Sur les frais liés au litige :
Il y a lieu, dans les circonstances de l’espèce, de mettre à la charge de la commune de Barastre, partie perdante dans la seule instance n°2109745, le versement à l’EARL de l’Espoir d’une somme de 1 000 euros au titre des frais exposés et non compris dans les dépens.
D E C I D E :
Article 1er : La requête n° 2109288 de l’EARL de l’Espoir est rejetée
Article 2 : La délibération du conseil municipal de la commune de Barastre du 1er octobre 2021 est annulée en tant seulement qu’elle porte désignation des attributaires des parcelles cadastrées ZD 10 et ZD 26.
Article 3 : Il est enjoint à la commune de Barastre de reprendre, dans des formes régulières, une délibération pour la désignation de l’attributaire de la parcelle cadastrée ZD 10 dans un délai de quatre mois à compter de la notification du présent jugement.
Article 4 : Il est enjoint à la commune de Barastre à défaut d’obtenir du preneur, dans les quatre mois à compter de la notification du présent jugement, la résolution amiable du bail portant sur la parcelle cadastrée ZD 26 décidé en application de la délibération du 1er octobre 2021 de saisir le juge du contrat afin qu’il tire les conséquences de l’annulation de la délibération du 1er octobre 2021 en tant seulement qu’elle a assorti la conclusion du bail relatif à la parcelle cadastrée ZD 26 d’un droit de reprise.
Article 5 : La commune de Barastre versera à l’EARL de l’Espoir une somme de 1 000 euros au titre des dispositions de l’article L. 761-1 du code de justice administrative.
Article 6 : Le surplus des conclusions de la requête n°2109745 de l’EARL de l’Espoir est rejeté.
Article 7 : Le présent jugement sera notifié à l’EARL de l’Espoir, à M. D… F…, à M. C… B… et à la commune de Barastre.

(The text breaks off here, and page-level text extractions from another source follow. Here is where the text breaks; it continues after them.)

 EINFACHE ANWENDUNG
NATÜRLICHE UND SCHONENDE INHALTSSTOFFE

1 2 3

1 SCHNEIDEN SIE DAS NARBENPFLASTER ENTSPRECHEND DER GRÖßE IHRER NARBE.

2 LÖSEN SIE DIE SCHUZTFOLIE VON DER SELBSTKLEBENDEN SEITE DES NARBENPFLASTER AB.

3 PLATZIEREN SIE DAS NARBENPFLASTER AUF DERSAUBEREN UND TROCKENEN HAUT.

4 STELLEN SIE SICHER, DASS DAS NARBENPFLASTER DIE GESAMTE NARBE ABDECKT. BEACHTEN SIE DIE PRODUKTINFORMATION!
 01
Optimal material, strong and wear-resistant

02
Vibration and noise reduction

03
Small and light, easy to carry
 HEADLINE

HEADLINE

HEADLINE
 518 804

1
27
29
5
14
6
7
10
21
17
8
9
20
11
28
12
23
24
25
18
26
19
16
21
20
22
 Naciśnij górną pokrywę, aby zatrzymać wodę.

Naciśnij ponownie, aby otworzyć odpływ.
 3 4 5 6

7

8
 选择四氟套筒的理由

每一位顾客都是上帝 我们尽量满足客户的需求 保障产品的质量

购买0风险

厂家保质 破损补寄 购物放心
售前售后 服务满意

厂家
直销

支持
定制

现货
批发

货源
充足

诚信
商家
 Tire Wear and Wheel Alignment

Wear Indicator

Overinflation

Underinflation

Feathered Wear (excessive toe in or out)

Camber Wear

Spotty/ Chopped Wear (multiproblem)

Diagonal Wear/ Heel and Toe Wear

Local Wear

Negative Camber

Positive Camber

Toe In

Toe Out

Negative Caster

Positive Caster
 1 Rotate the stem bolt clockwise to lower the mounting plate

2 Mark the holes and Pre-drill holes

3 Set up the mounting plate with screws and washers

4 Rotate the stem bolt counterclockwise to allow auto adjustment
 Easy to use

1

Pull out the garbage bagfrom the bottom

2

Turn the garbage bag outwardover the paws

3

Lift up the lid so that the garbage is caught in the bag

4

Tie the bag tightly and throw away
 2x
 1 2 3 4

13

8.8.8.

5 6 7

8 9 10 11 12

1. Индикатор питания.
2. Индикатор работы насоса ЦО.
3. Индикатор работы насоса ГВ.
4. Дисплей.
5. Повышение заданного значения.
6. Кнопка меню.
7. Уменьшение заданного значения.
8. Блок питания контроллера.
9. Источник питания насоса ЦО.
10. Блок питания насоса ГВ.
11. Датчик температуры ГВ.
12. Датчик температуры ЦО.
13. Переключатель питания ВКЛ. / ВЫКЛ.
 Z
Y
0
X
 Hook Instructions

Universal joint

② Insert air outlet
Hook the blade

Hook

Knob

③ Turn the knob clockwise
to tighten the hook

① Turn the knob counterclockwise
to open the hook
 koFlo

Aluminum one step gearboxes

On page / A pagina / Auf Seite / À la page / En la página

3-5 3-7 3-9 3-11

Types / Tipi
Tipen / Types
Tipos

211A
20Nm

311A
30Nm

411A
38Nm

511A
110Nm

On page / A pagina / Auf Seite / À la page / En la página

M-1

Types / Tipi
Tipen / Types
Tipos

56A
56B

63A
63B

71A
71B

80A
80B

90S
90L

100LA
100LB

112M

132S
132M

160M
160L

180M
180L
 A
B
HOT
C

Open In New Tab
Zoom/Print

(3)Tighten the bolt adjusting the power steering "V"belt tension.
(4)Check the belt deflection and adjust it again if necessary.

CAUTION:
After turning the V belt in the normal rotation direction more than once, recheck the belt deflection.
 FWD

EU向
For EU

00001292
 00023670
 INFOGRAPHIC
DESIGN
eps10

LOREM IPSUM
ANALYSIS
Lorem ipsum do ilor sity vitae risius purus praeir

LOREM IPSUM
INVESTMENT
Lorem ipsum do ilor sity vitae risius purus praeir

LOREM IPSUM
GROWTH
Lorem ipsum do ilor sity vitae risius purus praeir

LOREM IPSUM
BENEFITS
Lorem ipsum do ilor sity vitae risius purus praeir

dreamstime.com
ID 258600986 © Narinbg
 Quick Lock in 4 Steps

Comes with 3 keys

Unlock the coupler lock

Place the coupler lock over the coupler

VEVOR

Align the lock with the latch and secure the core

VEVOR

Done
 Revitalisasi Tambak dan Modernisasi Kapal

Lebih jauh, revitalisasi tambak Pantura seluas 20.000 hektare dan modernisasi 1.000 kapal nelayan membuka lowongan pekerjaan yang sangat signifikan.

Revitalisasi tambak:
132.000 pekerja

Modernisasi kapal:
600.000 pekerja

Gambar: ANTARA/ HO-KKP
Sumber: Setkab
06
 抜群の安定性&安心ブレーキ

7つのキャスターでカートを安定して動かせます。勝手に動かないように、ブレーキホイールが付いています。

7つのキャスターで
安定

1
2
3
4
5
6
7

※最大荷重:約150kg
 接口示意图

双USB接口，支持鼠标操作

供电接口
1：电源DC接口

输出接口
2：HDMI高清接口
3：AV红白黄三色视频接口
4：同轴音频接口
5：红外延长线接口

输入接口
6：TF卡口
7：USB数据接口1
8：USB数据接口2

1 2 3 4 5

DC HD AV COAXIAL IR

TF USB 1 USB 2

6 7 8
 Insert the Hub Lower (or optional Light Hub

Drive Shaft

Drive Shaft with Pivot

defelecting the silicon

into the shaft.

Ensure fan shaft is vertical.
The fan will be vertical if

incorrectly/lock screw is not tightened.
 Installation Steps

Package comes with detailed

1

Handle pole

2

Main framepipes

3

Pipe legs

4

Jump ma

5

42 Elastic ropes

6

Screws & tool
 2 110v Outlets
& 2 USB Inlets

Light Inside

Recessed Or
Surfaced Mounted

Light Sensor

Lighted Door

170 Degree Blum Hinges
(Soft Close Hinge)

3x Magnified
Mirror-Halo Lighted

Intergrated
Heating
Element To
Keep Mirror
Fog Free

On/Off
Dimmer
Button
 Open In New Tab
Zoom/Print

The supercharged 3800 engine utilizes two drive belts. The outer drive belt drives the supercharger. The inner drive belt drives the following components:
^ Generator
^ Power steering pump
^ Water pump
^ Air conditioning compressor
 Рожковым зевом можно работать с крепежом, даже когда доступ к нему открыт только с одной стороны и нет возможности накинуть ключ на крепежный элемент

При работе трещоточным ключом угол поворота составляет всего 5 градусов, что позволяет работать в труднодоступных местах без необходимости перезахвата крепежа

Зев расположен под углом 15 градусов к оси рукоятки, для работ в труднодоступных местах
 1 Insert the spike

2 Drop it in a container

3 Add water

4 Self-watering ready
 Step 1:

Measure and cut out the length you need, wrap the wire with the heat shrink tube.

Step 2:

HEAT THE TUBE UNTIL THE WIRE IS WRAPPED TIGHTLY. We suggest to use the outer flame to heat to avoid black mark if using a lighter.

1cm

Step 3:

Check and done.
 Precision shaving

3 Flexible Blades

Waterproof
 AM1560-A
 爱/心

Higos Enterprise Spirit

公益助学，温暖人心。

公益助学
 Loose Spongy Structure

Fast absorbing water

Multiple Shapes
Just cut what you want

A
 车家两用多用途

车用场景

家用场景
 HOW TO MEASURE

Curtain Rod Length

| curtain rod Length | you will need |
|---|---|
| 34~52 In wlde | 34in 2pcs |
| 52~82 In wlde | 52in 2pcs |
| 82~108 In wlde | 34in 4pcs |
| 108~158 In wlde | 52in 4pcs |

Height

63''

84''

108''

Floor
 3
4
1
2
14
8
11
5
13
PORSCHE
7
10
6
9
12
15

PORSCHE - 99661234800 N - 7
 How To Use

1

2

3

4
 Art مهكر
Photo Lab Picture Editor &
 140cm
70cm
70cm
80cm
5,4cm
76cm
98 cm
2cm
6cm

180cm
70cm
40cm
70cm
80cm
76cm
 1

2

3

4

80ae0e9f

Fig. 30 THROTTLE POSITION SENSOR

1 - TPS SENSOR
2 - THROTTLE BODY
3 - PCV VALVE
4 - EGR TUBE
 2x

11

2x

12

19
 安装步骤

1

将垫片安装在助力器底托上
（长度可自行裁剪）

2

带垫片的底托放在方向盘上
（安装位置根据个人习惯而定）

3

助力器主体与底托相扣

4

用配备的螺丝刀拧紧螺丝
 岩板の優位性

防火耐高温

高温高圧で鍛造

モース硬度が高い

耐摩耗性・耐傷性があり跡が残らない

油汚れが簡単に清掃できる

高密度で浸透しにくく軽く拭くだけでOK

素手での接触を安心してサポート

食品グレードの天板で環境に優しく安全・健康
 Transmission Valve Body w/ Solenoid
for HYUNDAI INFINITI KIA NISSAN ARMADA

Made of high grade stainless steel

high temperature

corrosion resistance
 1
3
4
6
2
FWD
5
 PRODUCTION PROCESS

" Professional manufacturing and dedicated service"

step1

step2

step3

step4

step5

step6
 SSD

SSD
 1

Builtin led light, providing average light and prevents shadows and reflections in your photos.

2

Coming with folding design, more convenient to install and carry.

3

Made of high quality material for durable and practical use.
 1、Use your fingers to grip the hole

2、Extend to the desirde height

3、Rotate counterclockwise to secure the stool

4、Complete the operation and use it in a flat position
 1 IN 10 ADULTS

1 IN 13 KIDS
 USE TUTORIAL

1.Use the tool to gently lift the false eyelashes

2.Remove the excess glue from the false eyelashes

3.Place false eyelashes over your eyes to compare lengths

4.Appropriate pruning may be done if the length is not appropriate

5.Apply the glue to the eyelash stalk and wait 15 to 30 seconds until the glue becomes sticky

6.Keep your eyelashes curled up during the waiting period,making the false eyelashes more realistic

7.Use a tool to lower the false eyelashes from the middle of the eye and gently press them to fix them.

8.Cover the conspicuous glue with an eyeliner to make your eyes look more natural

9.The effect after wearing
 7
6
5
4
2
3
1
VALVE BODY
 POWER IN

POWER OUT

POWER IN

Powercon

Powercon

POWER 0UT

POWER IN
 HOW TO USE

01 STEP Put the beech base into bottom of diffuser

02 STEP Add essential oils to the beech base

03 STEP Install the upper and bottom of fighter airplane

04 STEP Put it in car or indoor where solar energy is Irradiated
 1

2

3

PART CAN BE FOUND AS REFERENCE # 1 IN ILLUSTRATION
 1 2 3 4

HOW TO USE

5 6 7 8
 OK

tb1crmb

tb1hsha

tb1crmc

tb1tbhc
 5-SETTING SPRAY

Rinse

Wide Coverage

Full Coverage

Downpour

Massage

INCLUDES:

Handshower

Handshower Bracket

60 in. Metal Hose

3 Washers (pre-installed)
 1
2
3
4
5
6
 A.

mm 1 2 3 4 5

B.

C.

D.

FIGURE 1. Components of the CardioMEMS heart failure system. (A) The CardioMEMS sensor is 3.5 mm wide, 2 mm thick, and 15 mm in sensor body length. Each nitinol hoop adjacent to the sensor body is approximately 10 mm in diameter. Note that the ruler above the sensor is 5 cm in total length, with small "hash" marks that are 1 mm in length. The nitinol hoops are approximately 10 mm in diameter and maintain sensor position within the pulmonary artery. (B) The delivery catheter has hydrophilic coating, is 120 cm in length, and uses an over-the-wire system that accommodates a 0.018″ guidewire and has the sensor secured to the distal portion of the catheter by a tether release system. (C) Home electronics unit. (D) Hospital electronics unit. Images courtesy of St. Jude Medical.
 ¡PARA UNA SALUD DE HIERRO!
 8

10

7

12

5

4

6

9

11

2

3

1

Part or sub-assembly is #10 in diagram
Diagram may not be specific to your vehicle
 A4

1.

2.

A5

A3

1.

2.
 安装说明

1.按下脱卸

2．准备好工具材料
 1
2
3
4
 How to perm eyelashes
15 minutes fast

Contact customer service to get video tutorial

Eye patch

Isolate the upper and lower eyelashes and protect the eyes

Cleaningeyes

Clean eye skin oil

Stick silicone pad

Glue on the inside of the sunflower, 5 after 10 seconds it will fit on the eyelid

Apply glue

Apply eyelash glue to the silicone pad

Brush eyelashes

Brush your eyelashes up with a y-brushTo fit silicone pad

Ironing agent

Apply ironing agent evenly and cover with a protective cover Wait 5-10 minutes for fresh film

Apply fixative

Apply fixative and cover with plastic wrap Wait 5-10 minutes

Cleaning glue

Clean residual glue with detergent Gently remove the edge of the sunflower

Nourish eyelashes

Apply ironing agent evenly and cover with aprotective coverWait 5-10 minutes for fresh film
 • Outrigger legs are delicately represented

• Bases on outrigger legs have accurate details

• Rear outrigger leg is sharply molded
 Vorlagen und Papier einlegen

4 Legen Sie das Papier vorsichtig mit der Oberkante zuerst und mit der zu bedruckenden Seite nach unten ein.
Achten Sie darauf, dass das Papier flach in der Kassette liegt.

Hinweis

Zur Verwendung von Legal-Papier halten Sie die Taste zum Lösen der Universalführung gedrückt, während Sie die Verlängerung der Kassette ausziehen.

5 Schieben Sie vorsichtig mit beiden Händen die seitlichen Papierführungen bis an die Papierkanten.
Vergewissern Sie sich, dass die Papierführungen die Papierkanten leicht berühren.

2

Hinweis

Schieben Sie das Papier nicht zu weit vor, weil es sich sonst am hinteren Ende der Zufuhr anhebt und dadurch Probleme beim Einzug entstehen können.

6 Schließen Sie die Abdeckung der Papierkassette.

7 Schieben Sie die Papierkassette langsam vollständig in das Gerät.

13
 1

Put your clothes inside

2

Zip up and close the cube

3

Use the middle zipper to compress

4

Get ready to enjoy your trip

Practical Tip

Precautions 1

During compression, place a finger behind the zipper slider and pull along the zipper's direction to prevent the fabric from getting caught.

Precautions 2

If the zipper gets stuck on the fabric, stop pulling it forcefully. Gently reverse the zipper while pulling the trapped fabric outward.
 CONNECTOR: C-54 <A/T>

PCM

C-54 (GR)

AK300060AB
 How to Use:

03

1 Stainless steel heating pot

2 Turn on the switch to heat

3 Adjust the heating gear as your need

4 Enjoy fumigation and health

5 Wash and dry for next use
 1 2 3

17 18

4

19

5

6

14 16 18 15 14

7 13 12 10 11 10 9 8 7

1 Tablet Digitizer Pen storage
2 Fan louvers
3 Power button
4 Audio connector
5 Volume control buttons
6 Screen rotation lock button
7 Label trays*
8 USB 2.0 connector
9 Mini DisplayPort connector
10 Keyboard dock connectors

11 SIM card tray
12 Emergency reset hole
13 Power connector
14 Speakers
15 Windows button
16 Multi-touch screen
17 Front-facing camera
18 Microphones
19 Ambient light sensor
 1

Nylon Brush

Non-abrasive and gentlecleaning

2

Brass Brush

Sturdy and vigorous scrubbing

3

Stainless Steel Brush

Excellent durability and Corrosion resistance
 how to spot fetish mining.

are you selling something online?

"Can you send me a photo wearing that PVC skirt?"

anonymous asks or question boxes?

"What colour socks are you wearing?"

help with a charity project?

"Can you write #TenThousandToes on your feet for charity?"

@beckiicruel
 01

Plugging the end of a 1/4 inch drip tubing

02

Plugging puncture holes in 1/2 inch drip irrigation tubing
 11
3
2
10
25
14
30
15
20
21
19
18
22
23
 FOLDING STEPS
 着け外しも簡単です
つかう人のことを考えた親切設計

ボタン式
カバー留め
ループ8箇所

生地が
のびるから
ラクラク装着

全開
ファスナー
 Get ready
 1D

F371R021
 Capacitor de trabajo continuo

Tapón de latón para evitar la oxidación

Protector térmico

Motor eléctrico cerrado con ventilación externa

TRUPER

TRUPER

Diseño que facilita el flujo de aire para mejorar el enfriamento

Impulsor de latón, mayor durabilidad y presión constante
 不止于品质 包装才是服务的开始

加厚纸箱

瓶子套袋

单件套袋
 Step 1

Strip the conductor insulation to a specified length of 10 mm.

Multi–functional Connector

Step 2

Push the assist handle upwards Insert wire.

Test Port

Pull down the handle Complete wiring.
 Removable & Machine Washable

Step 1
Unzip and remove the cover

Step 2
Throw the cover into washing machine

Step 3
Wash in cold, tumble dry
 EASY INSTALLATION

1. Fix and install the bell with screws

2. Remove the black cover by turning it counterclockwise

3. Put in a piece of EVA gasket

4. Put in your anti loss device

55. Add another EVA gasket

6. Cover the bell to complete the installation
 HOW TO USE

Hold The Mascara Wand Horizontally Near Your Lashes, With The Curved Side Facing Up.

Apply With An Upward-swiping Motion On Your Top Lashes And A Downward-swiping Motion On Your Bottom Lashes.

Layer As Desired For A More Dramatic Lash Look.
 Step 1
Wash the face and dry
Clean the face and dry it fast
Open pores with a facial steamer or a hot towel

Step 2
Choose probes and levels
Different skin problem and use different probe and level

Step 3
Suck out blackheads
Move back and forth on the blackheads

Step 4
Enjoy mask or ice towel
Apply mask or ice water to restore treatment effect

Copie en sera adressée au préfet du Pas-de-Calais.
Délibéré après l’audience du 6 juin 2025, à laquelle siégeaient :
M. Kolbert, président,
Mme Barre, conseillère,
M. Jouanneau, conseiller.
Rendu public par mise à disposition au greffe le 27 juin 2025.
Le rapporteur,
Signé
S. Jouanneau
Le président,
Signé
E. Kolbert
La greffière,
Signé
D. Wisniewski
La République mande et ordonne au préfet du Pas-de-Calais en ce qui le concerne ou à tous commissaires de justice à ce requis en ce qui concerne les voies de droit commun, contre les parties privées, de pourvoir à l’exécution de la présente décision.